No effect of irradiation on acquisition of contextual fear. A. Activity during training at baseline, prior to the first shock. B. Average motion during the shocks during training. In panels B and C, the black line represents sham-irradiated mice and the grey line irradiated mice. C. Acquisition of contextual fear, analyzed as immediate freezing during the ISI following a shock. N = 20 mice/group.
Our study focused on between-trial extinction. Therefore, we analyzed the first five minutes of the extinction trials, to avoid the influence of habituation. Four animals (4 irradiated mice) were removed from the extinction analysis due to recording errors with the software. Two animals (1 sham-irradiated mouse and 1 irradiated mouse) were removed from the analysis based on outlier analysis (more than two standard deviations from the mean). Both groups showed extinction of contextual fear (effect of day: (F(2.118,65.651) = 3.743, p = 0.027, Fig. 2A). However, there was no radiation × day interaction, indicating that radiation did not affect the extinction of contextual fear per se. A multivariate analysis showed only a significant effect of irradiation on day 6 (F(1,31) = 4.545, p = 0.041).
Fig. 2.
A. Effect of irradiation on extinction of contextual fear memory. B. Effect of irradiation on average motion during the contextual extinction trials. In panels A and B, the black line represents sham-irradiated mice and the grey line irradiated mice. The X-axis in both panels indicate the day of measurement. *p < 0.05; #p = 0.05. N = 16–19 mice/group.

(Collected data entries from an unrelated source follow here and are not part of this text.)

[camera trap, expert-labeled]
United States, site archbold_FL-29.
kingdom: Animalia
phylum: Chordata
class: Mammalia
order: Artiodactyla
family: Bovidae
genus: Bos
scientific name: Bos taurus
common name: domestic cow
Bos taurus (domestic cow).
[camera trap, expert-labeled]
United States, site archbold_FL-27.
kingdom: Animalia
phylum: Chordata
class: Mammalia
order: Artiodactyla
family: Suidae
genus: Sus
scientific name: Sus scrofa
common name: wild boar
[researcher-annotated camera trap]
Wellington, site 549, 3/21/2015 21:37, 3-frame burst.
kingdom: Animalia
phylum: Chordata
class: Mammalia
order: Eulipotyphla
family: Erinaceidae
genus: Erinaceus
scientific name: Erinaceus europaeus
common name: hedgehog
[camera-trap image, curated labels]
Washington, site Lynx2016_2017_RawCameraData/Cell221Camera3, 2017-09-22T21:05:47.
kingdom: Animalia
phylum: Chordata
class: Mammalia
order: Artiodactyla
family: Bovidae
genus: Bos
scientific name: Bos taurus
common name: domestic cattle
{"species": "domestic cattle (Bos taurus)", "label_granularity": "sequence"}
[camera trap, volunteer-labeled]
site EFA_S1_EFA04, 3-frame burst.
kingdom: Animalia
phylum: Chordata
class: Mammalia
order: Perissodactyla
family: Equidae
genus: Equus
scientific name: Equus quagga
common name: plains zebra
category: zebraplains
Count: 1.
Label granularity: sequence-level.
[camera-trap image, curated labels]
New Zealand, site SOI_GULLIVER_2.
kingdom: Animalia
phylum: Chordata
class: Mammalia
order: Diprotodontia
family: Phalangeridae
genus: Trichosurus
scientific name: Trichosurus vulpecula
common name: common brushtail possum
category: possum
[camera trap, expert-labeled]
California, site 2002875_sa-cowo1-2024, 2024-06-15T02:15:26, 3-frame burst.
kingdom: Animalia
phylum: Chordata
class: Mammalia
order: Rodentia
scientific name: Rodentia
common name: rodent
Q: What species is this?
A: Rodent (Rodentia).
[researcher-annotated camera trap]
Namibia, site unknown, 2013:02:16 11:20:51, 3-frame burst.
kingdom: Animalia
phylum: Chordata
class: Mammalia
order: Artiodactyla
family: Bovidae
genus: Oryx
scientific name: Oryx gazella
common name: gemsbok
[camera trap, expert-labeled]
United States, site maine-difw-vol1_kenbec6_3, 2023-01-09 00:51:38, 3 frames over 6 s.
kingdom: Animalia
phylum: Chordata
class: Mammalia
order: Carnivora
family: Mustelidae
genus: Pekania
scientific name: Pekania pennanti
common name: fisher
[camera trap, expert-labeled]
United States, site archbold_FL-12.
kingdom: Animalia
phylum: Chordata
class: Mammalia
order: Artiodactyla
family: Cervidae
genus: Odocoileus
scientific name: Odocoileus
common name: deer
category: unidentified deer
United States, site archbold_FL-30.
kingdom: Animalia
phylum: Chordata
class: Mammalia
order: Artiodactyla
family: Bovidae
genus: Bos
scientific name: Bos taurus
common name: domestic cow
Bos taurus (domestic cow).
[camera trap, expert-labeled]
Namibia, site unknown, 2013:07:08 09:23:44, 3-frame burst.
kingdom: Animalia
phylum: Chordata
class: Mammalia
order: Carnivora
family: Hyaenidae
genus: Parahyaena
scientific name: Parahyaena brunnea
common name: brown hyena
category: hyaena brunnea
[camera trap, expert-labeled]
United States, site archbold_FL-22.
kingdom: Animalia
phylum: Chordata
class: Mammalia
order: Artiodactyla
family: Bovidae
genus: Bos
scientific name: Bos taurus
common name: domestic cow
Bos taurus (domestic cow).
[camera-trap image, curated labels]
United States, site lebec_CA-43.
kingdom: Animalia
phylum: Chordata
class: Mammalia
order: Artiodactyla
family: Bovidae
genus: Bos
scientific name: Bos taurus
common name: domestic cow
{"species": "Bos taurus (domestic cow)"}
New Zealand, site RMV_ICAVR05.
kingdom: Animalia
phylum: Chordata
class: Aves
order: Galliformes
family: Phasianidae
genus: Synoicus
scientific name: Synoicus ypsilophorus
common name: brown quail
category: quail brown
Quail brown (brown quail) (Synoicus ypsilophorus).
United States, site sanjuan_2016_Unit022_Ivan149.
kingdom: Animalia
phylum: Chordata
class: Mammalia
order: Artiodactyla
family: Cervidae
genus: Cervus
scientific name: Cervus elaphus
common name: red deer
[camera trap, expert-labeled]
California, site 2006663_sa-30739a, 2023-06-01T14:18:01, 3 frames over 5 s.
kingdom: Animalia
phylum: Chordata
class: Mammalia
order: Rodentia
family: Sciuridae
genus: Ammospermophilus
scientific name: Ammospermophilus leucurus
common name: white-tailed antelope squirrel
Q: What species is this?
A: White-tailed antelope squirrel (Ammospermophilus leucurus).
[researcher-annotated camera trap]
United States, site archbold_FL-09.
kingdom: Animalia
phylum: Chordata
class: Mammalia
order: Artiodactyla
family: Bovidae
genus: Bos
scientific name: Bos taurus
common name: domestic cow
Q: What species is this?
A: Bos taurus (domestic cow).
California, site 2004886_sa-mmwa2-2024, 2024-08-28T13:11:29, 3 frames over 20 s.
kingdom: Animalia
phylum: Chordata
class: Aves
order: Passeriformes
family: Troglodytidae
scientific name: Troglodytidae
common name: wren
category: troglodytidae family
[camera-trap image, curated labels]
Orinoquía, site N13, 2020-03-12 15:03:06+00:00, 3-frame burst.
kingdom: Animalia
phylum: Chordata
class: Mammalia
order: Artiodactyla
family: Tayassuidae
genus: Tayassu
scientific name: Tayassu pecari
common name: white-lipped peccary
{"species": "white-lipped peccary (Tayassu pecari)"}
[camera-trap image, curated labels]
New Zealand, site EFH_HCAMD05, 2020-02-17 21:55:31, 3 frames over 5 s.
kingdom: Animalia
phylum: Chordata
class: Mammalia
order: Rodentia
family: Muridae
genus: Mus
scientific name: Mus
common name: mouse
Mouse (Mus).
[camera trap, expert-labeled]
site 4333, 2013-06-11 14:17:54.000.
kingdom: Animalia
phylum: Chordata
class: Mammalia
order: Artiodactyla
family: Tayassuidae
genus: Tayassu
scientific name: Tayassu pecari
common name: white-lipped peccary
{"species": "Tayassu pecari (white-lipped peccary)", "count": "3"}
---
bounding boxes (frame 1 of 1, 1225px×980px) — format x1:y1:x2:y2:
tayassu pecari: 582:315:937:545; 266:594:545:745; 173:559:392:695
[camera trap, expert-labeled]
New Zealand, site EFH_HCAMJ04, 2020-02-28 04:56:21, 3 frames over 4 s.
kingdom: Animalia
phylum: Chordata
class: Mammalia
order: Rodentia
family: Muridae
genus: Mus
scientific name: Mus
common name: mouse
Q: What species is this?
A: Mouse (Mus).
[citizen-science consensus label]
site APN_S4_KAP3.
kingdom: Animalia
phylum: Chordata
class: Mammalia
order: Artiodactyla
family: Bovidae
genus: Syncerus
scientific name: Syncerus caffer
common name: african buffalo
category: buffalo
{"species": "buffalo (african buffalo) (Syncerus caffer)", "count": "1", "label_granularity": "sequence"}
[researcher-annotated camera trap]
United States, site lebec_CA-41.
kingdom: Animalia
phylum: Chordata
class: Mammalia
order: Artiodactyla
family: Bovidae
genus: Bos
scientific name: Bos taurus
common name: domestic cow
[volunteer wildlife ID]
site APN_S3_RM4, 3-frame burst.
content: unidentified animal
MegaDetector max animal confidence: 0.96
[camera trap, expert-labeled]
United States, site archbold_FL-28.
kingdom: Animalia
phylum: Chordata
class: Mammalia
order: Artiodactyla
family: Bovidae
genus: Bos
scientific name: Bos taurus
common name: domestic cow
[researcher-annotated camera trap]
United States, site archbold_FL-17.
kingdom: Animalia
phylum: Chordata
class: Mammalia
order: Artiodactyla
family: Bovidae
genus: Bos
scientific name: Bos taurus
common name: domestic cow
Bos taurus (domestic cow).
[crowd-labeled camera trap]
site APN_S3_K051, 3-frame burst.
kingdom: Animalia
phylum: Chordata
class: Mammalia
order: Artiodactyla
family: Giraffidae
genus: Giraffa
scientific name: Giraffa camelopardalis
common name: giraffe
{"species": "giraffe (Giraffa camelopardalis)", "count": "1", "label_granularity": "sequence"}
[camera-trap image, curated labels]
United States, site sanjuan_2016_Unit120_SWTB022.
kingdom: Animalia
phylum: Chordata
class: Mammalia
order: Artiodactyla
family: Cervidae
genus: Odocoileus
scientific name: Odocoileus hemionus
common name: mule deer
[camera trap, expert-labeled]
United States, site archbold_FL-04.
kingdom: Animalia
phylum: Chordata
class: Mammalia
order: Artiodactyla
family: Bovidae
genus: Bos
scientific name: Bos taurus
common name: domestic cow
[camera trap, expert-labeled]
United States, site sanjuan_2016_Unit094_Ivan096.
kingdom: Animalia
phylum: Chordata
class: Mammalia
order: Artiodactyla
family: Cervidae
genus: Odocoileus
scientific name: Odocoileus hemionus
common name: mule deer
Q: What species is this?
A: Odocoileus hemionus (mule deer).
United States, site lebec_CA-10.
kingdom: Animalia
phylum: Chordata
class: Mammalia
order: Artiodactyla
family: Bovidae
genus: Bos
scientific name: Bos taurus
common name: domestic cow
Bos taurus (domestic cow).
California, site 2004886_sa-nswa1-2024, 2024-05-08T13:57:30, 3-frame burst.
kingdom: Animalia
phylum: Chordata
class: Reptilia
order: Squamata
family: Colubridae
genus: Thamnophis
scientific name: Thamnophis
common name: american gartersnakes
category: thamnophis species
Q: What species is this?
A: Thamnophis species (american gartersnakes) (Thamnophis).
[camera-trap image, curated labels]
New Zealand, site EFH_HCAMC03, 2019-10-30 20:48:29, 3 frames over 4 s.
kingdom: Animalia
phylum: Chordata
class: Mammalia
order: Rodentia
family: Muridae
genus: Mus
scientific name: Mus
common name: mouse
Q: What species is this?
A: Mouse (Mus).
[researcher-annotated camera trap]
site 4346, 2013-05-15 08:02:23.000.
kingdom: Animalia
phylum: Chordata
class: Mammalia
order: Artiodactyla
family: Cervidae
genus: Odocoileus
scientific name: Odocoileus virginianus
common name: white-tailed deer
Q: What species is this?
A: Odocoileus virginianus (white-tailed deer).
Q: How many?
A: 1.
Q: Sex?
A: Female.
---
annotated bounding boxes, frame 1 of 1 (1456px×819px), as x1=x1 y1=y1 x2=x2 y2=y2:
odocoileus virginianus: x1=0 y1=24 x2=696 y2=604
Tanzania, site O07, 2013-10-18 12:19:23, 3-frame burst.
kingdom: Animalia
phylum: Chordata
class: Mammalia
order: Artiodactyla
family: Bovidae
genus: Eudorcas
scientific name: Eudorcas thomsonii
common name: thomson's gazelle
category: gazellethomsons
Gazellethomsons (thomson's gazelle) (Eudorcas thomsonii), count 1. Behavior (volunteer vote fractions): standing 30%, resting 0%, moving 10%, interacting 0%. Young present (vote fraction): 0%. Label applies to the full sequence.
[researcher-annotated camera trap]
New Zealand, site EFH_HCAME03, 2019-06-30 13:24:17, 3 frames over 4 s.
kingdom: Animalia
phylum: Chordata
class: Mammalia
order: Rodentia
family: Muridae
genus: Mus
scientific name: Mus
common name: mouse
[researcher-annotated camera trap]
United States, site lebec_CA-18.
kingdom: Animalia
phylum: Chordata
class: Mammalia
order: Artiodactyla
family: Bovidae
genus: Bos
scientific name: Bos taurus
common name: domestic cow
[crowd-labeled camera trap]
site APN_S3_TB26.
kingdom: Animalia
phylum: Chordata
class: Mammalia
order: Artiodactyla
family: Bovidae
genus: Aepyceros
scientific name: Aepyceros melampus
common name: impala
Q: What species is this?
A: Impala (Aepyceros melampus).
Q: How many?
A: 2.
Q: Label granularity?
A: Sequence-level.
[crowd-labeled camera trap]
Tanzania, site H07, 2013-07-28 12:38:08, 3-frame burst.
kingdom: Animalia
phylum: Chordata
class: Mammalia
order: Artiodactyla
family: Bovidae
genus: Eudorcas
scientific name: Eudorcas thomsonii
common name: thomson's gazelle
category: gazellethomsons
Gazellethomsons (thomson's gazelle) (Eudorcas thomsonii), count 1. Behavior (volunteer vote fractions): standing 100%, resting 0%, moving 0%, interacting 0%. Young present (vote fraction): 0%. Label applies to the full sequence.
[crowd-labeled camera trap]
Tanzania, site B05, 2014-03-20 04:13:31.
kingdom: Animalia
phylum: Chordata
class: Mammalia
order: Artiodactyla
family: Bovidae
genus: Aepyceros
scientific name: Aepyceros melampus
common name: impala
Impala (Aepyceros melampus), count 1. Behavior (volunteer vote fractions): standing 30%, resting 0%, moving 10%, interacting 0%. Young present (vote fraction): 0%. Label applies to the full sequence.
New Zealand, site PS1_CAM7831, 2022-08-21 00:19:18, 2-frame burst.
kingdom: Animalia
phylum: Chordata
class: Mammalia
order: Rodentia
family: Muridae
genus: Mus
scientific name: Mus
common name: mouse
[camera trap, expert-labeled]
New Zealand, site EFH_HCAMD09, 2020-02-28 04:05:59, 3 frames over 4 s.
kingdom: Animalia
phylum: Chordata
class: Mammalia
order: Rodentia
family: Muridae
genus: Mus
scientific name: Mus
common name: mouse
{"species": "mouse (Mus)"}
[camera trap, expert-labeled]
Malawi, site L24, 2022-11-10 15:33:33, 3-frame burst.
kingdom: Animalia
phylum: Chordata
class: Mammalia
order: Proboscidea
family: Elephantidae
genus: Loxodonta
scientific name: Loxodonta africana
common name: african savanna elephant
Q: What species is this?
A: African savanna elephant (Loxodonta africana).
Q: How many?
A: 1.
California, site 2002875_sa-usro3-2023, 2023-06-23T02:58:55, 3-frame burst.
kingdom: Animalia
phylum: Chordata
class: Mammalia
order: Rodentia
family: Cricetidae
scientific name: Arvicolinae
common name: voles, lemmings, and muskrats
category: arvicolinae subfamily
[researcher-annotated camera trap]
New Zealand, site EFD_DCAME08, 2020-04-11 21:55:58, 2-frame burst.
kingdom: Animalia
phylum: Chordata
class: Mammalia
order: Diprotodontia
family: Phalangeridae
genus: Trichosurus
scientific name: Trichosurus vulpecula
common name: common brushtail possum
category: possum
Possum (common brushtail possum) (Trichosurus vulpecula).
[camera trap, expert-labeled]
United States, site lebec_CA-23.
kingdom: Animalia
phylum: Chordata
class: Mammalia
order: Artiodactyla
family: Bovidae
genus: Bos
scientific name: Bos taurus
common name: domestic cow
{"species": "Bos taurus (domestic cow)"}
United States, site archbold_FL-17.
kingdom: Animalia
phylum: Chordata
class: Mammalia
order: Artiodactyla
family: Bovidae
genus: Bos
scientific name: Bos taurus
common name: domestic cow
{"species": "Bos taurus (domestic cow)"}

We analyzed motion during the extinction trials as well (Fig. 2B). There was an effect of irradiation on average motion during the extinction trials (F(1,31) = 6.570, p = 0.015), with lower motion levels in irradiated than sham-irradiated mice. The multivariate analysis revealed effects of irradiation on days 2 (F(1,31) = 4.469, p = 0.043), 4 (F(1,31) = 6.777, p = 0.014), and 5 (F(1,31) = 4.933, p = 0.034), with a trend towards an effect of irradiation on day 3 (F(1,31) = 4.172, p =0.05), and 6 (F(1,31) = 3.803, p = 0.060). On day ten, recall of post-reinstatement contextual fear memory was assessed. Sham-irradiated and irradiated mice showed comparable recall of hippocampus-dependent contextual fear.
3.2. Effects of irradiation on cued fear
Baseline activity levels (prior to the first shock) were similar in both groups (Fig. 3A). There were no group differences in motion during the shock, and the average motion during the shocks was comparable in both groups (Fig. 3B). Acquisition of cued fear was assessed as freezing during the inter-shock-interval (ISI) following a tone-shock pairing. Freezing levels during the ISIs during training increased with shock number (F(7,196) = 16.767, p < 0.0001) and was comparable in both groups (Fig. 3C).
Fig. 3.
No Effect of irradiation on acquisition of cued fear. A. Activity during training at baseline, prior to the first shock. B. Average motion during the shocks on the training day. C. Acquisition of cued fear, analyzed as freezing during the ISI following tone-shock pairings. In panels B and C, the black line represents sham-irradiated mice and the grey line irradiated mice. N = 15 mice/group.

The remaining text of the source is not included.